● **COSA FARE**
Ricopia parola per parola tutto l'elenco riportato qui sotto, senza cambiare nulla.

· · · · · · ·

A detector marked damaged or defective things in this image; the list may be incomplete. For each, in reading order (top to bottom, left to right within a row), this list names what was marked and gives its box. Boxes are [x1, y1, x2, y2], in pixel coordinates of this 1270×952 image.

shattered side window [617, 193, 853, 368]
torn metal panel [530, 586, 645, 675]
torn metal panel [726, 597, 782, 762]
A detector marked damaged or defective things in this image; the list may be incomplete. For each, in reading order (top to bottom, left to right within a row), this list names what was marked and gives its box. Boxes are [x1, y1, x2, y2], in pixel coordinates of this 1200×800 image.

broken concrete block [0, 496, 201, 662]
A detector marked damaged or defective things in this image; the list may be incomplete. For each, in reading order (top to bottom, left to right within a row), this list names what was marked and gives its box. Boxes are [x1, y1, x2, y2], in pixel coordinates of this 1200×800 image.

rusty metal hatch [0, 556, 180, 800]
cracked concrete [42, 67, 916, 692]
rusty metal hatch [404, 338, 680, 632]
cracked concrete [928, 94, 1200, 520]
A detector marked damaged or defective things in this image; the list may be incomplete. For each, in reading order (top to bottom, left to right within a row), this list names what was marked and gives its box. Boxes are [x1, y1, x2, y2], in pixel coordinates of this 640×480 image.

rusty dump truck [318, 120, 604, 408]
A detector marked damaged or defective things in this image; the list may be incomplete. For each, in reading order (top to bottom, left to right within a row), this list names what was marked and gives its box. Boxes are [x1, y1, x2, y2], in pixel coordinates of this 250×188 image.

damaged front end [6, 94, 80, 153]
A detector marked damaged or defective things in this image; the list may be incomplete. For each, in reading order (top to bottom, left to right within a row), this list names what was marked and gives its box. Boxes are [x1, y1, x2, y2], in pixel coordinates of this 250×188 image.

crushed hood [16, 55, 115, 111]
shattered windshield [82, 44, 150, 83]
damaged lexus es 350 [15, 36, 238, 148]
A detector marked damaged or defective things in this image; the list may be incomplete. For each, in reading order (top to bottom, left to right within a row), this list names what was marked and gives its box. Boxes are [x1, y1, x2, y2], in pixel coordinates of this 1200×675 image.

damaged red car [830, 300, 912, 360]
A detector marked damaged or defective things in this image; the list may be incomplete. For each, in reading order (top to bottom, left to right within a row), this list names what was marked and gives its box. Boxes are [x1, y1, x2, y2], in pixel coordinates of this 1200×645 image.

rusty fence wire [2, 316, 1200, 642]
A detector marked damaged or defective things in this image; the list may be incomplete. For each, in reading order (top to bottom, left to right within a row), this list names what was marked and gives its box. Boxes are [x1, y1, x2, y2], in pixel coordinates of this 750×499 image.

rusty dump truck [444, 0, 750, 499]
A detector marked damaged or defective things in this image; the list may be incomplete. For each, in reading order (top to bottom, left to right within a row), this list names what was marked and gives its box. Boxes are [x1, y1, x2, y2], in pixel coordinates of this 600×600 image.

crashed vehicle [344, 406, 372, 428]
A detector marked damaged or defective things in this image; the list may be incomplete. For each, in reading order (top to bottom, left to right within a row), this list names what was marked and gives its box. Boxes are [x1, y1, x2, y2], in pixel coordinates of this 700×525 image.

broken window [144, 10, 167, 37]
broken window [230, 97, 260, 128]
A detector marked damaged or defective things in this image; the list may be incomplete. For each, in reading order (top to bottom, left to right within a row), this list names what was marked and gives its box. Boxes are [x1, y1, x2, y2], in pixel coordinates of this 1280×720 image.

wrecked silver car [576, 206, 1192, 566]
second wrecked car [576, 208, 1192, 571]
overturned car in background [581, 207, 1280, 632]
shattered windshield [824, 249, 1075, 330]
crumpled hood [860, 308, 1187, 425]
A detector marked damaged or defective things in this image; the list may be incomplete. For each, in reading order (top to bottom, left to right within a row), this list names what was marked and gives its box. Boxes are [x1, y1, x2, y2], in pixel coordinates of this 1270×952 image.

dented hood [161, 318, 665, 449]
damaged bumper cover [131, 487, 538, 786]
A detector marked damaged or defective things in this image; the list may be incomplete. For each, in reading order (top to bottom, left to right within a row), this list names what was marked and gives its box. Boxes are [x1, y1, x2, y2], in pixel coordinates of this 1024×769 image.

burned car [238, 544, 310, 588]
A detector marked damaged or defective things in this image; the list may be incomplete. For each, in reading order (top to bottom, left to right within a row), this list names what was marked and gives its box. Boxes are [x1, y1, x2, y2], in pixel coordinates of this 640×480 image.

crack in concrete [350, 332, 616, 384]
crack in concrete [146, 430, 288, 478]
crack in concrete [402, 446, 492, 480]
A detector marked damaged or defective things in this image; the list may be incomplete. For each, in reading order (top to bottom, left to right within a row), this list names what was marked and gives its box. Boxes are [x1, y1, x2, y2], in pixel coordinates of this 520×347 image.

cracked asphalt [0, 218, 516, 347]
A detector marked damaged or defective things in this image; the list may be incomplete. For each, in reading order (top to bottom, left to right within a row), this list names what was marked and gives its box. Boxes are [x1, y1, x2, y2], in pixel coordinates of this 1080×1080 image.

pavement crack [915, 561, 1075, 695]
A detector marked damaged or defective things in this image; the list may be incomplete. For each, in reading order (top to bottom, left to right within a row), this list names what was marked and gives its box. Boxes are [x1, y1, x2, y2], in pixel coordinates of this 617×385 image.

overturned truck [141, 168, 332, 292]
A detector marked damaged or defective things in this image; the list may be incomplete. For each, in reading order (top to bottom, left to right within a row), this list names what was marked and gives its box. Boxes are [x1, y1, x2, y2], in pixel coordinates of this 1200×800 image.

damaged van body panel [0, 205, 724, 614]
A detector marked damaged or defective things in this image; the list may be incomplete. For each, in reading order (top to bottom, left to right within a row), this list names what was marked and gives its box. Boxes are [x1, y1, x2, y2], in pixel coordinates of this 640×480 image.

· · · · · · ·

● **LA RISPOSTA**
A detector marked damaged or defective things in this image; the list may be incomplete. For each, in reading order (top to bottom, left to right within a row), this list names what was marked and gives its box. Boxes are [x1, y1, x2, y2], in pixel coordinates of this 1270×952 image.

shattered side window [617, 193, 853, 368]
torn metal panel [530, 586, 645, 675]
torn metal panel [726, 597, 782, 762]
A detector marked damaged or defective things in this image; the list may be incomplete. For each, in reading order (top to bottom, left to right within a row), this list names what was marked and gives its box. Boxes are [x1, y1, x2, y2], in pixel coordinates of this 1200×800 image.

broken concrete block [0, 496, 201, 662]
A detector marked damaged or defective things in this image; the list may be incomplete. For each, in reading order (top to bottom, left to right within a row), this list names what was marked and gives its box. Boxes are [x1, y1, x2, y2], in pixel coordinates of this 1200×800 image.

rusty metal hatch [0, 556, 180, 800]
cracked concrete [42, 67, 916, 692]
rusty metal hatch [404, 338, 680, 632]
cracked concrete [928, 94, 1200, 520]
A detector marked damaged or defective things in this image; the list may be incomplete. For each, in reading order (top to bottom, left to right within a row), this list names what was marked and gives its box. Boxes are [x1, y1, x2, y2], in pixel coordinates of this 640×480 image.

rusty dump truck [318, 120, 604, 408]
A detector marked damaged or defective things in this image; the list may be incomplete. For each, in reading order (top to bottom, left to right within a row), this list names what was marked and gives its box. Boxes are [x1, y1, x2, y2], in pixel coordinates of this 250×188 image.

damaged front end [6, 94, 80, 153]
A detector marked damaged or defective things in this image; the list may be incomplete. For each, in reading order (top to bottom, left to right within a row), this list names what was marked and gives its box. Boxes are [x1, y1, x2, y2], in pixel coordinates of this 250×188 image.

crushed hood [16, 55, 115, 111]
shattered windshield [82, 44, 150, 83]
damaged lexus es 350 [15, 36, 238, 148]
A detector marked damaged or defective things in this image; the list may be incomplete. For each, in reading order (top to bottom, left to right within a row), this list names what was marked and gives its box. Boxes are [x1, y1, x2, y2], in pixel coordinates of this 1200×675 image.

damaged red car [830, 300, 912, 360]
A detector marked damaged or defective things in this image; the list may be incomplete. For each, in reading order (top to bottom, left to right within a row), this list names what was marked and gives its box. Boxes are [x1, y1, x2, y2], in pixel coordinates of this 1200×645 image.

rusty fence wire [2, 316, 1200, 642]
A detector marked damaged or defective things in this image; the list may be incomplete. For each, in reading order (top to bottom, left to right within a row), this list names what was marked and gives its box. Boxes are [x1, y1, x2, y2], in pixel coordinates of this 750×499 image.

rusty dump truck [444, 0, 750, 499]
A detector marked damaged or defective things in this image; the list may be incomplete. For each, in reading order (top to bottom, left to right within a row), this list names what was marked and gives its box. Boxes are [x1, y1, x2, y2], in pixel coordinates of this 600×600 image.

crashed vehicle [344, 406, 372, 428]
A detector marked damaged or defective things in this image; the list may be incomplete. For each, in reading order (top to bottom, left to right within a row), this list names what was marked and gives its box. Boxes are [x1, y1, x2, y2], in pixel coordinates of this 700×525 image.

broken window [144, 10, 167, 37]
broken window [230, 97, 260, 128]
A detector marked damaged or defective things in this image; the list may be incomplete. For each, in reading order (top to bottom, left to right within a row), this list names what was marked and gives its box. Boxes are [x1, y1, x2, y2], in pixel coordinates of this 1280×720 image.

wrecked silver car [576, 206, 1192, 566]
second wrecked car [576, 208, 1192, 571]
overturned car in background [581, 207, 1280, 632]
shattered windshield [824, 249, 1075, 330]
crumpled hood [860, 308, 1187, 425]
A detector marked damaged or defective things in this image; the list may be incomplete. For each, in reading order (top to bottom, left to right within a row), this list names what was marked and gives its box. Boxes are [x1, y1, x2, y2], in pixel coordinates of this 1270×952 image.

dented hood [161, 318, 665, 449]
damaged bumper cover [131, 487, 538, 786]
A detector marked damaged or defective things in this image; the list may be incomplete. For each, in reading order (top to bottom, left to right within a row), this list names what was marked and gives its box. Boxes are [x1, y1, x2, y2], in pixel coordinates of this 1024×769 image.

burned car [238, 544, 310, 588]
A detector marked damaged or defective things in this image; the list may be incomplete. For each, in reading order (top to bottom, left to right within a row), this list names what was marked and gives its box. Boxes are [x1, y1, x2, y2], in pixel coordinates of this 640×480 image.

crack in concrete [350, 332, 616, 384]
crack in concrete [146, 430, 288, 478]
crack in concrete [402, 446, 492, 480]
A detector marked damaged or defective things in this image; the list may be incomplete. For each, in reading order (top to bottom, left to right within a row), this list names what was marked and gives its box. Boxes are [x1, y1, x2, y2], in pixel coordinates of this 520×347 image.

cracked asphalt [0, 218, 516, 347]
A detector marked damaged or defective things in this image; the list may be incomplete. For each, in reading order (top to bottom, left to right within a row), this list names what was marked and gives its box. Boxes are [x1, y1, x2, y2], in pixel coordinates of this 1080×1080 image.

pavement crack [915, 561, 1075, 695]
A detector marked damaged or defective things in this image; the list may be incomplete. For each, in reading order (top to bottom, left to right within a row), this list names what was marked and gives its box. Boxes are [x1, y1, x2, y2], in pixel coordinates of this 617×385 image.

overturned truck [141, 168, 332, 292]
A detector marked damaged or defective things in this image; the list may be incomplete. For each, in reading order (top to bottom, left to right within a row), this list names what was marked and gives its box. Boxes are [x1, y1, x2, y2], in pixel coordinates of this 1200×800 image.

damaged van body panel [0, 205, 724, 614]
A detector marked damaged or defective things in this image; the list may be incomplete. For each, in reading order (top to bottom, left to right within a row), this list names what was marked and gives its box. Boxes are [x1, y1, x2, y2], in pixel coordinates of this 640×480 image.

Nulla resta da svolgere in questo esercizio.